The second painting was painstakingly scraped off with a scalpel to find the Freud underneath and has been sold at Sworders Auctioneers, in Stansted.
Initially, a landscape painting found in the cellar of artist Elizabeth Bodman, who died in 2015, was assumed to be painted by her husband and fellow artist Tom Wright. But, curiously, the back of the canvas was signed “Lucian”.
The story emerged that just before the Second World War, Tom Wright, an apprentice plasterer and pub sign painter in Suffolk, was hanging a pub sign at The Shoulder of Mutton public house, where the young Lucian Freud was drinking.
Freud befriended Tom and persuaded him to join him at the East Anglian School of Painting and Drawing in Suffolk.
The school’s founder, the artist Sir Cedric Morris, waived Tom’s fees in lieu of his handyman skills.
Tom is thought to have recycled Freud’s canvas for his painting, as materials were in short supply.
Painstaking conservation work, in which the top layers of paint were removed chip by chip with a scalpel, revealed the work below now attributed to Freud.

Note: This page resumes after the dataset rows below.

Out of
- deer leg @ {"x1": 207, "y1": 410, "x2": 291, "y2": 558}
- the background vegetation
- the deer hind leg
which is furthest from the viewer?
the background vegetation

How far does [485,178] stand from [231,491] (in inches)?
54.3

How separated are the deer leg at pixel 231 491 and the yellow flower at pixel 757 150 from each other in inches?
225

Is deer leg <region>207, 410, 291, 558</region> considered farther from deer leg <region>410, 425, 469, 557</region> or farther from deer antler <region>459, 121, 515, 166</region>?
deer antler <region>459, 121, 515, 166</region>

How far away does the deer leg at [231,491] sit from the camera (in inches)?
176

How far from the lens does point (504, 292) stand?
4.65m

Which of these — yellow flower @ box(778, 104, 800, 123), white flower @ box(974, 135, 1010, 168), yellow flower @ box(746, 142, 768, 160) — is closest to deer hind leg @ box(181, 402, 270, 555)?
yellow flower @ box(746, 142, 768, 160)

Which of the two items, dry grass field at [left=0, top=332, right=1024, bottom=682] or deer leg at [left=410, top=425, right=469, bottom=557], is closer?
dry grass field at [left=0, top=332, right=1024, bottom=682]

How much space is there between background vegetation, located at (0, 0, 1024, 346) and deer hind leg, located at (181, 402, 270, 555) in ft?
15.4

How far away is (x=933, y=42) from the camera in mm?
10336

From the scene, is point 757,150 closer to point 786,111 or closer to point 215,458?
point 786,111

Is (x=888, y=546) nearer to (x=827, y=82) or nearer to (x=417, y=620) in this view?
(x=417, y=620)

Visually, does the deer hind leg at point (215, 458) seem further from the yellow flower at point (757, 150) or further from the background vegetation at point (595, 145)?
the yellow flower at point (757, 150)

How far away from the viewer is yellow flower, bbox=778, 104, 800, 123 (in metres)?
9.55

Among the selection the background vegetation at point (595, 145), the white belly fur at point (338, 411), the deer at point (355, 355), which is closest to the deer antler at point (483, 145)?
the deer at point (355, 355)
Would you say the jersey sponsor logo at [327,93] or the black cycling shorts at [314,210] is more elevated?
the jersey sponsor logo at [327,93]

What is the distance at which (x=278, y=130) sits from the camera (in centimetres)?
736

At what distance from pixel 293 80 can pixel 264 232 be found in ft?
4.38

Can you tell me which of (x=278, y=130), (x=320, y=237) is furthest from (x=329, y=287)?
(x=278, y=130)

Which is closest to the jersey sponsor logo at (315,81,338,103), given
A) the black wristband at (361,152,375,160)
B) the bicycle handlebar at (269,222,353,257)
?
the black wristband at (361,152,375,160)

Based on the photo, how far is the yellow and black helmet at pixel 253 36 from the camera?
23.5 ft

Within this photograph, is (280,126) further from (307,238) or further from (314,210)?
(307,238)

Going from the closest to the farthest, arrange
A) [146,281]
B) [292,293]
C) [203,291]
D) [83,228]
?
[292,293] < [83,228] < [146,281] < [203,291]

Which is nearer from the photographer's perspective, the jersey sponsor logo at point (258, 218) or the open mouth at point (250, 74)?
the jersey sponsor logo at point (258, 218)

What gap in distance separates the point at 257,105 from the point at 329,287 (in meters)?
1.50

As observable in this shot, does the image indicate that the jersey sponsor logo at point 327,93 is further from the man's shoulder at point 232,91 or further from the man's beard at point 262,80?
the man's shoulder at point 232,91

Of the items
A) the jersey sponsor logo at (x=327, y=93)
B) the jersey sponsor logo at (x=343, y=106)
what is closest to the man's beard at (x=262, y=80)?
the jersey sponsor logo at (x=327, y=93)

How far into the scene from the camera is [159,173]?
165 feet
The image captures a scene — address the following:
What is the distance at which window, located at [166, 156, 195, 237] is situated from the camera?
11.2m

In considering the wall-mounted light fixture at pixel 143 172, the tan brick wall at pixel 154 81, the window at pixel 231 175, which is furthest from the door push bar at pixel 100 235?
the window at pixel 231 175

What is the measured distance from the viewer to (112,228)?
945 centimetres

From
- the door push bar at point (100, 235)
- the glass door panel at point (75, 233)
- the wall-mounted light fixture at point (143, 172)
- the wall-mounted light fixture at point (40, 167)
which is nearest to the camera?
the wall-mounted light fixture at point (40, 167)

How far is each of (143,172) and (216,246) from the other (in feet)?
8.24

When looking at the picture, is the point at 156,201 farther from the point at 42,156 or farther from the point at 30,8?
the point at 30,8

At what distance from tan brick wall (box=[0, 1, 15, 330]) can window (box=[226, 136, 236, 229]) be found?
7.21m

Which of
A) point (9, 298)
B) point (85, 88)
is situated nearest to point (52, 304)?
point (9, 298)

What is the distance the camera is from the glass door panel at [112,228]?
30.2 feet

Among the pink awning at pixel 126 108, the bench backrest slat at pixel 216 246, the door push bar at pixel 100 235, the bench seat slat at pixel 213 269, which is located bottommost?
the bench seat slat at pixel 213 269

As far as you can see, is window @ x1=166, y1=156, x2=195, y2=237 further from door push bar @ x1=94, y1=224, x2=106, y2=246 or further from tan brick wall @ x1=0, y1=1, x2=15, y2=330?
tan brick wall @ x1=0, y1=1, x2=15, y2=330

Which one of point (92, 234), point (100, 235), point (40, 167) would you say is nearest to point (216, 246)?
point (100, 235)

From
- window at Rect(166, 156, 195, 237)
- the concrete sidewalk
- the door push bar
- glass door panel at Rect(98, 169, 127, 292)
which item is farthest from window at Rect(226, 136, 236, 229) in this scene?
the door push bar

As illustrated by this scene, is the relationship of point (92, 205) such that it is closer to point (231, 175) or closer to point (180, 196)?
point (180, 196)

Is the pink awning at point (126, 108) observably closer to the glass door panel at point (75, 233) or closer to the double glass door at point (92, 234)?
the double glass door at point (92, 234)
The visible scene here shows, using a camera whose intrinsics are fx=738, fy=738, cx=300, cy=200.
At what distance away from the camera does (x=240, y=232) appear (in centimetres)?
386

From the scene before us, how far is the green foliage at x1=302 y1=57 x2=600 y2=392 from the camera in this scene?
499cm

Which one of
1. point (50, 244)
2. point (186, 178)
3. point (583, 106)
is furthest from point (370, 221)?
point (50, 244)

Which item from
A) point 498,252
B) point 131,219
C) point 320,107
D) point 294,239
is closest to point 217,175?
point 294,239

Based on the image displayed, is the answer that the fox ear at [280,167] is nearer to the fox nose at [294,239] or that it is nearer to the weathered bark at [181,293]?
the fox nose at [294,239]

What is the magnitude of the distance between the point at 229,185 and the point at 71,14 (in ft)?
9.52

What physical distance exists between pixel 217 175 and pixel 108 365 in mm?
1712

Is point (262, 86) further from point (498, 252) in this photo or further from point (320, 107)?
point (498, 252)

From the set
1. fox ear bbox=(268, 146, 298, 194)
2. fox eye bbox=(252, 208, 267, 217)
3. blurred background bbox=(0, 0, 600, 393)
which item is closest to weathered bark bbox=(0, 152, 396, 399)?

The work, called A Suffolk Spring Landscape with Welsh Mountains Beyond, dated 1939-1940 and oil on a canvas, measuring 20 inches by 24, went to a private collector in the UK who bid by telephone.
A spokesman for Sworders said: “Experts validated the signature on the back of the canvas as Freud’s.
“The family of Elizabeth Bodman followed the sale closely and were especially pleased that the painting is to remain in the UK.”
Freud, born in Berlin and the grandson of Sigmund Freud, moved with his family to Britain in 1933 to escape the Nazis. He attended Goldsmiths College, London, and joined the Merchant Navy during the Second World War. His paintings, completed over a 60-year career, are mostly of friends and family.
Also in the sale was a Sir Cedric Morris (1889-1982) landscape, also found in Elizabeth Bodman’s cellar. This work called A Suffolk Landscape, Autumn, dated from 1929, sold for £24,000.